CRUISE TO REMOTE AREAS

4. CRUISE TO REMOTE AREAS

While expedition cruising has been popular in PNG for years, allowing tourists to discover PNG’s remote areas and fascinating culture, recently the introduction of larger cruise-ships is opening up the country’s island regions to a wider audience.

SURF UNCROWDED BREAKS

5. SURF UNCROWDED BREAKS

To ensure the sustainable development of surf tourism in PNG there is a management plan in place allowing only a maximum of 20 surfers in the water at any one time so surfers are guaranteed uncrowded waves.

SPOT THE BIRD OF PARADISE

6. SPOT THE BIRD OF PARADISE

With more than 600 different species of birds including 38 species of the 43 Birds of Paradise, PNG is a must-do for the fanatic bird watcher. Both on the mainland as well as on the PNG islands species can be found unique to that particular area.

CATCH A BLACK BASS

7. CATCH A BLACK BASS

Fish in pristine waters and try to catch the famous Black Bass and Barramundi found in just about any of PNG’s coastal areas. The beautiful scenery and the perfect fishing spots make PNG one of world’s best fishing destinations.

KAYAK BETWEEN REMOTE EXOTIC ISLANDS

8. KAYAK BETWEEN REMOTE EXOTIC ISLANDS

There’s plenty of options for all experience levels; paddle from New Ireland along a chain of remote exotic islands, to New Hanover.
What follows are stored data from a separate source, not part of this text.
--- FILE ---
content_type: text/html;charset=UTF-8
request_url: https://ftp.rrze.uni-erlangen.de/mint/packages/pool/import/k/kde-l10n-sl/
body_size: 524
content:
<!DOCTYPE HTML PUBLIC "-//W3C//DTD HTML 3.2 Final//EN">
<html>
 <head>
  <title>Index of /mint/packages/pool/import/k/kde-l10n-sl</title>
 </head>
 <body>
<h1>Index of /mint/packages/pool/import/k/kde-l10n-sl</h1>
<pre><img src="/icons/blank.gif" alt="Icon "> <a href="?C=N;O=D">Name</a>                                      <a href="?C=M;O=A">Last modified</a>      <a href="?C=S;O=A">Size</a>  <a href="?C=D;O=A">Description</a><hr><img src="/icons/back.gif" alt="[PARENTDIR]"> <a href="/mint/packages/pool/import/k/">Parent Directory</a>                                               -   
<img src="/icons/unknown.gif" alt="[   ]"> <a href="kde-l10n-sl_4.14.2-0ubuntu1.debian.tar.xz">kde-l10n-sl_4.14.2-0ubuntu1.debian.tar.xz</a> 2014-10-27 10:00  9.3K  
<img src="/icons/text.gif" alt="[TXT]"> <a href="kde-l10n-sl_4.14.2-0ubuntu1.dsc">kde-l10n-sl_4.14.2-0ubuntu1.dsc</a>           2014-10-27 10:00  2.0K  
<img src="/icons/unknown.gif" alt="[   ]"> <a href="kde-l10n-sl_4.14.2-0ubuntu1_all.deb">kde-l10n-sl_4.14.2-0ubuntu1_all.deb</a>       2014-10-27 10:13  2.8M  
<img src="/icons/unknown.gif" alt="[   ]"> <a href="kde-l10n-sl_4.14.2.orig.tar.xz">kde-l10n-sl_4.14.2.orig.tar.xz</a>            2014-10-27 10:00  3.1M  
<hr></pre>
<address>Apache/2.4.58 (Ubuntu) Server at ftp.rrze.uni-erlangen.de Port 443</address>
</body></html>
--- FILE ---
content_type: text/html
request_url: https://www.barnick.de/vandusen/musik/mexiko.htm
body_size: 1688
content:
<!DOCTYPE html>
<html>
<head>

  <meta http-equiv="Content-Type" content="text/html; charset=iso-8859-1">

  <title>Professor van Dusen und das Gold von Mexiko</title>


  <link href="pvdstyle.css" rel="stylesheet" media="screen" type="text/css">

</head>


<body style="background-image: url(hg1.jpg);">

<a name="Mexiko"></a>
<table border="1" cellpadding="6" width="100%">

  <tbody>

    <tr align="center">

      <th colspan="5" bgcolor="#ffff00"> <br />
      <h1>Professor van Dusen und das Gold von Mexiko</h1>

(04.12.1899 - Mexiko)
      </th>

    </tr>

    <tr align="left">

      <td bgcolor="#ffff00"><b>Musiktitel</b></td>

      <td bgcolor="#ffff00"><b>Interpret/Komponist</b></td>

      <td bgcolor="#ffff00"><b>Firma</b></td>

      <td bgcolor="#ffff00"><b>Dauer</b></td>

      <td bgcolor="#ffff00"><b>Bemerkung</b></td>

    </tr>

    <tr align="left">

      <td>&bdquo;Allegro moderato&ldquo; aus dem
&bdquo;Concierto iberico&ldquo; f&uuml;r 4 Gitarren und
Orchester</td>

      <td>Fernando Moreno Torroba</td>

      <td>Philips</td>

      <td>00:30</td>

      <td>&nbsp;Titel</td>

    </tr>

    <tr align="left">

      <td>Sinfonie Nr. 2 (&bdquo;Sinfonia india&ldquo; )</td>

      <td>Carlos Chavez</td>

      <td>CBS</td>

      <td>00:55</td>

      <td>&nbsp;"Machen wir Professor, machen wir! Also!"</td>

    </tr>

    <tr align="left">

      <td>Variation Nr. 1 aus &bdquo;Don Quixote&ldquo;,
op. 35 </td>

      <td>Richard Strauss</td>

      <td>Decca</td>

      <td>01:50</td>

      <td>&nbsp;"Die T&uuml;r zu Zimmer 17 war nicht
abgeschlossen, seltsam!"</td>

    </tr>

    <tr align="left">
Visit the people living on these islands, people who have rarely seen outsiders and just live from the sea. Kayaking in PNG offers outstanding cultural experiences including village stays.

EXPLORE UNDERWATER

9. EXPLORE UNDERWATER

Diving in PNG offers 50 to 150 feet visibility to explore untouched coral reefs and outstanding marine life including reef sharks, pelagic fish, hammerheads, barracuda, manta rays as well as WWII wrecks (tanks, downed US bombers and Japanese Zeros) all in 28 degree waters.